Brasília – O Senado Federal analisa nesta quarta-feira (15) o Projeto de Lei Complementar (PLP) 163/2025, que retira do arcabouço fiscal despesas temporárias em saúde e educação, além de gastos custeados por empréstimos internacionais e suas contrapartidas.
O texto, de autoria do deputado Isnaldo Bulhões Jr. (MDB-AL), passou pela Câmara dos Deputados em regime de urgência em 24 de setembro, por 296 votos a 145, com duas abstenções. Caso os senadores aprovem a matéria sem alterações, ela segue diretamente para sanção presidencial.
O que o projeto muda
Baseado na Lei 15.164/2025, que ampliou em 5% o uso do Fundo Social do Pré-Sal para as áreas de educação e saúde durante cinco exercícios financeiros, o PLP exclui esses desembolsos do limite de gastos e do resultado primário.

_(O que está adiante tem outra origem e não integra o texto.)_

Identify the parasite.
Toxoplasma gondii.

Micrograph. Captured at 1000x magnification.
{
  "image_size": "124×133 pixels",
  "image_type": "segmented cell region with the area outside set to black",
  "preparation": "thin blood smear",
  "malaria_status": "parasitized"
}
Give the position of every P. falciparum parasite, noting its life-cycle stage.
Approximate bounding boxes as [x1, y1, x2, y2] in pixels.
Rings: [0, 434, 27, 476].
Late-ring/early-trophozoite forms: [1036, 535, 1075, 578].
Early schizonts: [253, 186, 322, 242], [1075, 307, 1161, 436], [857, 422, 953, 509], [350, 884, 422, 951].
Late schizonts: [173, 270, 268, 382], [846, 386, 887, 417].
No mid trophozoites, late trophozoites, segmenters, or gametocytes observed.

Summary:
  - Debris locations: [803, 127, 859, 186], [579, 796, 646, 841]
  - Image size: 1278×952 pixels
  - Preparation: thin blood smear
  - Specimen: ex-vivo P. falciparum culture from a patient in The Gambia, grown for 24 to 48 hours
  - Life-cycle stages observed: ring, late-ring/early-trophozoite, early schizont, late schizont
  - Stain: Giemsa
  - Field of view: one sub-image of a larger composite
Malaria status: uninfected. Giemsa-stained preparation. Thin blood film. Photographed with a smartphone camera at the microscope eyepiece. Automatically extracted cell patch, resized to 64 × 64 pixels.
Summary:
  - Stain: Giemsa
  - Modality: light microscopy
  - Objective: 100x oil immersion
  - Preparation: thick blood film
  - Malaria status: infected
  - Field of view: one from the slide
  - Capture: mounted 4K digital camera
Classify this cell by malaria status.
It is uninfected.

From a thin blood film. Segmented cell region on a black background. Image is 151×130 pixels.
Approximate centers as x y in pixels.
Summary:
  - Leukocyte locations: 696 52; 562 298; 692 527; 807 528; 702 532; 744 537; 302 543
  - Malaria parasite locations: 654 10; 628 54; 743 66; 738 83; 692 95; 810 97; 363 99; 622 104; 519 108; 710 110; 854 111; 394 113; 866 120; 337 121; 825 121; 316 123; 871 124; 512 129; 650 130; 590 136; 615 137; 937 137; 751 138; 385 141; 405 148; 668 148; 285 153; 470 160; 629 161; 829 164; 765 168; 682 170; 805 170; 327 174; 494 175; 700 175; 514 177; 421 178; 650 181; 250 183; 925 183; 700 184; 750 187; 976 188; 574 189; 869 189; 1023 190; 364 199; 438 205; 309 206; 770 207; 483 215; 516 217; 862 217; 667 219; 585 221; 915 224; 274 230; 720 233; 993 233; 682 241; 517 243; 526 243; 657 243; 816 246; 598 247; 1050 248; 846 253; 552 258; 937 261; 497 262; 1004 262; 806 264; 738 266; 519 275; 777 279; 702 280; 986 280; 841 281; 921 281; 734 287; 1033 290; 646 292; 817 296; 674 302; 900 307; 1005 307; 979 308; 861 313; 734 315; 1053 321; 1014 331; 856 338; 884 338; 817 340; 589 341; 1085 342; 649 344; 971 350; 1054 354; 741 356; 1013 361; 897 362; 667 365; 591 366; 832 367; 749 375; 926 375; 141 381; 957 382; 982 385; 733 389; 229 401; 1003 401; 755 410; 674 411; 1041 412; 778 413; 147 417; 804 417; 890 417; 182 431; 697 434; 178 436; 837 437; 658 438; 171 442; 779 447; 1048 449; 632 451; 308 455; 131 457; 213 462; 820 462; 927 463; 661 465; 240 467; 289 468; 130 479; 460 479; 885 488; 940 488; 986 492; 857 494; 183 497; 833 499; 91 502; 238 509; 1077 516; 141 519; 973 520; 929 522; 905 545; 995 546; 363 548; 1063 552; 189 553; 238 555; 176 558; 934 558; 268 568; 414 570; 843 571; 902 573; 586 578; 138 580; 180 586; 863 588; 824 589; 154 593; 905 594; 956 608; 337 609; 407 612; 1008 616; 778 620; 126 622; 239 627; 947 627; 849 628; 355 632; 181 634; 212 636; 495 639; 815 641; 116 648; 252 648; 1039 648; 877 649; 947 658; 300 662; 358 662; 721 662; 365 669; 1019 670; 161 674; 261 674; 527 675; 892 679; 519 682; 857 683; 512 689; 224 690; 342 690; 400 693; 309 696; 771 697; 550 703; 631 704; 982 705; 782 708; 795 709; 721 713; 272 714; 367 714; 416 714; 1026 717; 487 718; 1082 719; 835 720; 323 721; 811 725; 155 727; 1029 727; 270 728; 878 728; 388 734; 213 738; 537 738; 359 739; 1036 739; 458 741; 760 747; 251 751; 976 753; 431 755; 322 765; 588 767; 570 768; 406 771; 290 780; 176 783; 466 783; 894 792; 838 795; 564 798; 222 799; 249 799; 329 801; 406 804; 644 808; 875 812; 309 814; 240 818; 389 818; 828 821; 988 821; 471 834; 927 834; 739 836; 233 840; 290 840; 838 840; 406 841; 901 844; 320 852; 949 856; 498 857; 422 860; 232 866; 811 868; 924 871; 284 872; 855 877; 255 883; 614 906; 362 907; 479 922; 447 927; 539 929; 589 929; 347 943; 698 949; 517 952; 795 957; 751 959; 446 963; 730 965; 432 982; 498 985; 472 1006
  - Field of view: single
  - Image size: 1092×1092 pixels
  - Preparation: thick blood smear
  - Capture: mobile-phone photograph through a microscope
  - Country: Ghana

Segundo Bulhões, a medida pode liberar aproximadamente R$ 1,5 bilhão anuais para os dois setores. O texto também afasta da regra fiscal as despesas primárias financiadas com organismos multilaterais, evitando, nas palavras do autor, “atrasos na execução de obras como estradas, portos e pontes”.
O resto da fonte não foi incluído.